The economic relationship between Wisconsin family farms and the rural communities that surround them is changing.

UW-Madison agricultural and applied economics professor Steve Deller said that smaller farms are struggling to generate enough income to support themselves, so families are more often turning to off-farm employment to help pay the bills.

Deller said this represents a reversal from the historical dynamic of the farm, where the agricultural operations were supporting the rural communities around them.

He joined WPR’s “Wisconsin Today” to share his latest research on the decline of family farms in the state and how nearby towns and villages support them.

The following was edited for clarity and brevity.

Kate Archer Kent: What kind of declines are you seeing in Wisconsin farms?

Steve Deller: We’re seeing, basically, consolidation. Farms are getting bigger. It’s economies of scale. There was a period in the 1980s and 1990s where it kind of stabilized a little bit, but we’re seeing that pattern of further consolidation returning.

What they’re doing is, they’re selling the herds off to other, larger farms, furthering the consolidation. So the number of milking cows is actually relatively stable. It goes up and down a little bit, but what we’re seeing is that more and more of that herd is being concentrated in fewer, larger farms. 

KAK: How is this affecting jobs and the need for off-farm employment to support farms?

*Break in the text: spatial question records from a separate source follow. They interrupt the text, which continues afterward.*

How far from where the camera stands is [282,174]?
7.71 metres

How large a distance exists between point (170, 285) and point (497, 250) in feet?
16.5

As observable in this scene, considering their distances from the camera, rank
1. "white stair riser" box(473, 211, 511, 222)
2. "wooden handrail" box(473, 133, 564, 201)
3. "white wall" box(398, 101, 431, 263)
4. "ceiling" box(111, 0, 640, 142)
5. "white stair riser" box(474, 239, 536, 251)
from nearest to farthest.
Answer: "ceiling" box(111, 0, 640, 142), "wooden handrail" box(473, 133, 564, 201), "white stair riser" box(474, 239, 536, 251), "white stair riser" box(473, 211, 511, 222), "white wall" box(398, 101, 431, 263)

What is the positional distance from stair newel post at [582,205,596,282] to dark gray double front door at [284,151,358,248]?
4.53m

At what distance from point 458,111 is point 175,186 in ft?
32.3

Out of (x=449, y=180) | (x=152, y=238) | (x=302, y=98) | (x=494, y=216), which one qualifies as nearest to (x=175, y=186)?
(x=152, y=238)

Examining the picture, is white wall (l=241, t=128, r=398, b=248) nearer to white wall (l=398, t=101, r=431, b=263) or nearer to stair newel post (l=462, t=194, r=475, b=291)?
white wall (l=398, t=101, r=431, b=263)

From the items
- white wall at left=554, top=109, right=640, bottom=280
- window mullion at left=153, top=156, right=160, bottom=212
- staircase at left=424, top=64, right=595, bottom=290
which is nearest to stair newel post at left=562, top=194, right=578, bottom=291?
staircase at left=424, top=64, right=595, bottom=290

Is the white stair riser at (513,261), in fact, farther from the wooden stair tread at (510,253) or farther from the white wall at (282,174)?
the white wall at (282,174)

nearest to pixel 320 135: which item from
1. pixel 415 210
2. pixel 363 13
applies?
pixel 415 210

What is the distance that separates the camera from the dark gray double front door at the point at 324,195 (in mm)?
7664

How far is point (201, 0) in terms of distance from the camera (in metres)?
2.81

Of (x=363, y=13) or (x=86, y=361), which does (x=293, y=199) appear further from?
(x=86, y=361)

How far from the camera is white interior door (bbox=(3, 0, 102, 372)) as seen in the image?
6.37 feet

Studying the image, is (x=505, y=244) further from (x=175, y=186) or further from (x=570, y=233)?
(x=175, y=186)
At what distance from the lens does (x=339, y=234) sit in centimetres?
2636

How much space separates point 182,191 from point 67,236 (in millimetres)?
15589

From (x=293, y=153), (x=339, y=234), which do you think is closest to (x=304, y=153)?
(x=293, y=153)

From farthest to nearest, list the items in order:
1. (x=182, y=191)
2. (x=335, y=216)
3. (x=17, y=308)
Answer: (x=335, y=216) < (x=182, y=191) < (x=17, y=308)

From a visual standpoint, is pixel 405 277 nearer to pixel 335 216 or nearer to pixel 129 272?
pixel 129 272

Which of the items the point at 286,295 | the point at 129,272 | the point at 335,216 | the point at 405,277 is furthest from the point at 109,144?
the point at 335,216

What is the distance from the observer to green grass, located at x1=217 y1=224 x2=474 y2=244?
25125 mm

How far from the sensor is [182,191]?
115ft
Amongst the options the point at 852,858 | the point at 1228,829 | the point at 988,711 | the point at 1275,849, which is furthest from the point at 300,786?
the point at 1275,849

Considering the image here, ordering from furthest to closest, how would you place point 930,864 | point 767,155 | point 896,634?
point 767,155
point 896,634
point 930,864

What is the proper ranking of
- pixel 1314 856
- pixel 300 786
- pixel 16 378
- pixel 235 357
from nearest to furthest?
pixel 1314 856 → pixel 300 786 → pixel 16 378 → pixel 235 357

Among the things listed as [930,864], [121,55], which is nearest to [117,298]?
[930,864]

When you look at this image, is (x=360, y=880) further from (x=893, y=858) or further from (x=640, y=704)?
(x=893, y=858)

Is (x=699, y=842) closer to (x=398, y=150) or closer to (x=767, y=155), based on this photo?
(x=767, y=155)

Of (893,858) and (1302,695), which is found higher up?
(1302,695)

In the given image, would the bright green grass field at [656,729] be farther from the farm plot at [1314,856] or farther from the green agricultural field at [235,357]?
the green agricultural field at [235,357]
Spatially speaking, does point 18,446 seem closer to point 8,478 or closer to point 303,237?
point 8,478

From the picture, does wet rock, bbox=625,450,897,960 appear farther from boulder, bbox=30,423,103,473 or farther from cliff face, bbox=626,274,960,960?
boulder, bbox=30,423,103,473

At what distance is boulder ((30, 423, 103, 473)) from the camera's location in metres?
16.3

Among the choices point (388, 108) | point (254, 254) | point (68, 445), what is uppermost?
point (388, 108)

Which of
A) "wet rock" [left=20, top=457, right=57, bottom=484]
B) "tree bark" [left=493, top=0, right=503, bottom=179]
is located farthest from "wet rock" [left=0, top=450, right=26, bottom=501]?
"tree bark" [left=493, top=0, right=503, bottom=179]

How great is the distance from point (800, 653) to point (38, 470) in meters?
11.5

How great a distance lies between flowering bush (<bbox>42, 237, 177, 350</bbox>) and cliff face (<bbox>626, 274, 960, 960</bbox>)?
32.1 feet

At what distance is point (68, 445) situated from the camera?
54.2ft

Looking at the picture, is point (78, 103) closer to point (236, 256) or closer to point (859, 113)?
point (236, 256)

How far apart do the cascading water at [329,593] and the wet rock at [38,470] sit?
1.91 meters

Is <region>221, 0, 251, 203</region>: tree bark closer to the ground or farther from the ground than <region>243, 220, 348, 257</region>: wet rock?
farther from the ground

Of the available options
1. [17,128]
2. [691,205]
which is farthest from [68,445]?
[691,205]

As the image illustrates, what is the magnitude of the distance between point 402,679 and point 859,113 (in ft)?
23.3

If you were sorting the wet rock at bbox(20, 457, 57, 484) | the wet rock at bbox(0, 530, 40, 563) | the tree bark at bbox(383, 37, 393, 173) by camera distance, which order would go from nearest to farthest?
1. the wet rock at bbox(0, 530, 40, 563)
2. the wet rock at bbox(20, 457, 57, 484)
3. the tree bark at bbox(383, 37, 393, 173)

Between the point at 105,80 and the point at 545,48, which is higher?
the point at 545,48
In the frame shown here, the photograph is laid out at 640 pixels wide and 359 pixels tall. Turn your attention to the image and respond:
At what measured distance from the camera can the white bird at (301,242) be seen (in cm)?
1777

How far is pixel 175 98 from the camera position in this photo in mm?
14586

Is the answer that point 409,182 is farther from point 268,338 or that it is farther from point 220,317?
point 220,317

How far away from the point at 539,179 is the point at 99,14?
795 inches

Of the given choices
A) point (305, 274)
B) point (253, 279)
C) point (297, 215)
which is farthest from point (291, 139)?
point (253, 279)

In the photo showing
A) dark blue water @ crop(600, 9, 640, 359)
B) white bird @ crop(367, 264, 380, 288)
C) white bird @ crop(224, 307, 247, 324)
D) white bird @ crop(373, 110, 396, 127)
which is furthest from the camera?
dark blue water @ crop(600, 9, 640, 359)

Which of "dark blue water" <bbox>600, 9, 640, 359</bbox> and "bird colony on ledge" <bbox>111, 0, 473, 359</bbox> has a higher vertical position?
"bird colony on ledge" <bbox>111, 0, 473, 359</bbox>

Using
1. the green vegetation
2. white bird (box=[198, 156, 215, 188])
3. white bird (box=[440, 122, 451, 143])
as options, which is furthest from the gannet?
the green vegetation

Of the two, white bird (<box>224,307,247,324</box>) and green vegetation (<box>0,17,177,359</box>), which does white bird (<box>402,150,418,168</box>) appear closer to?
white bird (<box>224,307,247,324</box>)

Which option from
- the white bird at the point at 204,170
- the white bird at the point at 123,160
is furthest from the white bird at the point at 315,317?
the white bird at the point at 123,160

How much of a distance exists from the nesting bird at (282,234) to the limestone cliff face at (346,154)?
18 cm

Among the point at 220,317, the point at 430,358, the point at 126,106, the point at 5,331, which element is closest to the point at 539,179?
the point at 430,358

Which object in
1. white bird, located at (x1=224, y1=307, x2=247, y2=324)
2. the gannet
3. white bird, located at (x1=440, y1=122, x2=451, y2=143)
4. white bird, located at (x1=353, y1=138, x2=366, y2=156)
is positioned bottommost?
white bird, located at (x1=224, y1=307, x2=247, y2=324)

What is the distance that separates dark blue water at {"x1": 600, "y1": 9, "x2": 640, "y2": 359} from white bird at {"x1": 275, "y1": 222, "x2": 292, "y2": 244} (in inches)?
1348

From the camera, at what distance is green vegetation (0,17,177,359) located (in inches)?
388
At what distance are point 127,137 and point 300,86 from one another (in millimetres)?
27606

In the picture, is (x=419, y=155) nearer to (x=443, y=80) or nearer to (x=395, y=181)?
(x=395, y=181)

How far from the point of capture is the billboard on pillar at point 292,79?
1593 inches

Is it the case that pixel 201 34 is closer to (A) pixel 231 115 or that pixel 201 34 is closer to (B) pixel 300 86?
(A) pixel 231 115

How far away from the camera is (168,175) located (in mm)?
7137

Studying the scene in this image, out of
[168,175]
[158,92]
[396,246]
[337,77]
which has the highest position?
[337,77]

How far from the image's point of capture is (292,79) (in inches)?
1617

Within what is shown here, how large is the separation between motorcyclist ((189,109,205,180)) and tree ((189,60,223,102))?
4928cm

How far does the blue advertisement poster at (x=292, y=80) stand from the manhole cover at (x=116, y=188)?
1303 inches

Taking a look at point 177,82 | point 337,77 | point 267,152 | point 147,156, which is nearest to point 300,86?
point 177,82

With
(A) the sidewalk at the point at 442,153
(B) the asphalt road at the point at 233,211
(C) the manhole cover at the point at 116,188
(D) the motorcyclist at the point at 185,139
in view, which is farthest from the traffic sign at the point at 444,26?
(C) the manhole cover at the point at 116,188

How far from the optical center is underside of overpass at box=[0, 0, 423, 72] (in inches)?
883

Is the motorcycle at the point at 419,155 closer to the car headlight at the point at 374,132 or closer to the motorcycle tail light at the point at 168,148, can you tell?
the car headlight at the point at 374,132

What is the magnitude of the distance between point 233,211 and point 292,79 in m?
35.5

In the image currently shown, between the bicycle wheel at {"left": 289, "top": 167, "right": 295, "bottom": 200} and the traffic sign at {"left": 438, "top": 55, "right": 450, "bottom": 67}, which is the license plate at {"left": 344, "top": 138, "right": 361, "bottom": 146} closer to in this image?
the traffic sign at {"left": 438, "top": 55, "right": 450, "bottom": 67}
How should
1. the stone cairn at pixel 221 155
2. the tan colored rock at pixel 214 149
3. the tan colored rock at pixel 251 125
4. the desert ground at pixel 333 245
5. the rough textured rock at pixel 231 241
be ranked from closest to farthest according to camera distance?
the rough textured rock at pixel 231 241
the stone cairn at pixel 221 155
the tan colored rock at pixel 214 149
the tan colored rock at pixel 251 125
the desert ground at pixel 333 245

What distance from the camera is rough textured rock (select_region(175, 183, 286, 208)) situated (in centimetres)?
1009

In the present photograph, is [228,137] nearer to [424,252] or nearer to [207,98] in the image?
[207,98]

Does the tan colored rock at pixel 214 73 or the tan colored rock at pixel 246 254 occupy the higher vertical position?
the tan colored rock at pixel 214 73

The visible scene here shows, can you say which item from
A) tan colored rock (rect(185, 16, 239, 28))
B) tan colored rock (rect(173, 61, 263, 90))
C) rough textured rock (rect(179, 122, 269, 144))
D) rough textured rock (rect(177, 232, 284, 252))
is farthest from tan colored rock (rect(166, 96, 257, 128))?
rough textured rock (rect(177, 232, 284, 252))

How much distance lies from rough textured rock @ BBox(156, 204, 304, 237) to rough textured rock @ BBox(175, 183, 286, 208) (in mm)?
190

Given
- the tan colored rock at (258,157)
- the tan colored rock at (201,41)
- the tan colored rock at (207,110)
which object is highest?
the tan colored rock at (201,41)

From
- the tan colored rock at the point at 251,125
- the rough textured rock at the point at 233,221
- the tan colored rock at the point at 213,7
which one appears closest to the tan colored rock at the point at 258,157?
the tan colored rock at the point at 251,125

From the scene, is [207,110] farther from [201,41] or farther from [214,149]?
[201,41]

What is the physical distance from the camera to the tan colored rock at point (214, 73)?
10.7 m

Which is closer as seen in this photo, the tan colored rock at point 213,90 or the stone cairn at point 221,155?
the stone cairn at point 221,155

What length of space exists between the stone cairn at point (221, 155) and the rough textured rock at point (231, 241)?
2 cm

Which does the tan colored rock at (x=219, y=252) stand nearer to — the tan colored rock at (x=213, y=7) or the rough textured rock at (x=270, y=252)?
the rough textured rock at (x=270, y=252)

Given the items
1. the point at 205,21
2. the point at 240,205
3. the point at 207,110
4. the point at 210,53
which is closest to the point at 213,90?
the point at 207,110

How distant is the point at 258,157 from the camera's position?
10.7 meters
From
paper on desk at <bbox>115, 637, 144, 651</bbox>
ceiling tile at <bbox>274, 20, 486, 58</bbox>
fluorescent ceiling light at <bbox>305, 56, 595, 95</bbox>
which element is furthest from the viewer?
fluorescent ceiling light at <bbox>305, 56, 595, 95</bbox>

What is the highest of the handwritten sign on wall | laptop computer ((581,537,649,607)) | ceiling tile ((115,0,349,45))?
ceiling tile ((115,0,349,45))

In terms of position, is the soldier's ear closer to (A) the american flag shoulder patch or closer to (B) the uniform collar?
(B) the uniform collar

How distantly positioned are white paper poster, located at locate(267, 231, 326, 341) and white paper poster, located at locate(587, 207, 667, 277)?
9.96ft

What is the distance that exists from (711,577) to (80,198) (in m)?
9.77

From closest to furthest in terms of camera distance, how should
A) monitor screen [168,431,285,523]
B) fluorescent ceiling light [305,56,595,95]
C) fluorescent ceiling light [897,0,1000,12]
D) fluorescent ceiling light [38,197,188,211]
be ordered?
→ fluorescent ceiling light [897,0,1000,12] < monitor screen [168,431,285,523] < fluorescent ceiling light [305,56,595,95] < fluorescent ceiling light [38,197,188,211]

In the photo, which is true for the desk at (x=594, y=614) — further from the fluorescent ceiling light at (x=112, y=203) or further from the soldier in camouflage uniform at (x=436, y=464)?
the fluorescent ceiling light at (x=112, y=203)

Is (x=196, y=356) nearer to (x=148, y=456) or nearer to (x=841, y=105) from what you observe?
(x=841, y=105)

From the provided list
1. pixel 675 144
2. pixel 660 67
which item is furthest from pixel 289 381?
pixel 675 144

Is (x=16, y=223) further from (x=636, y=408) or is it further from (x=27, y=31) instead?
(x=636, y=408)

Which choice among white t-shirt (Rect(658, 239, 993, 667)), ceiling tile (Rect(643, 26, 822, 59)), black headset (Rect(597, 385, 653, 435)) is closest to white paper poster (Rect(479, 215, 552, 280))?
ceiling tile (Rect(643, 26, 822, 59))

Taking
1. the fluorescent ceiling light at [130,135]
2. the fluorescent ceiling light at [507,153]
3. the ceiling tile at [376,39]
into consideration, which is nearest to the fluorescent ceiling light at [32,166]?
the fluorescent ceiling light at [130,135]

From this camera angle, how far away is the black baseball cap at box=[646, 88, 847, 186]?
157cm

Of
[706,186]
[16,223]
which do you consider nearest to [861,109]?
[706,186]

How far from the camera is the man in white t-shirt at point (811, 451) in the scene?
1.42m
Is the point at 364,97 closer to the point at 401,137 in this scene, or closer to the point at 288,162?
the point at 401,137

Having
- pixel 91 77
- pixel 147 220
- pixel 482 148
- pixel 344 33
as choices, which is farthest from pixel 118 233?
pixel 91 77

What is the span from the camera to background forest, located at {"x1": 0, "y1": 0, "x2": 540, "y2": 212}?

SD: The traditional thought is that, for a healthy rural economy, you have to have healthy agriculture. The flow of economic benefits goes from the farm to the rural communities. But when you start to look at the financing of the farm family or the farm household, the data is really suggesting something very, very different. 

Historically, someone would get a job off-farm primarily to get health insurance. Increasingly, that off-farm income is keeping the farm afloat. It’s keeping the family afloat, and because the family is now financially stable, because of that off-farm income, the farm is able to continue to operate.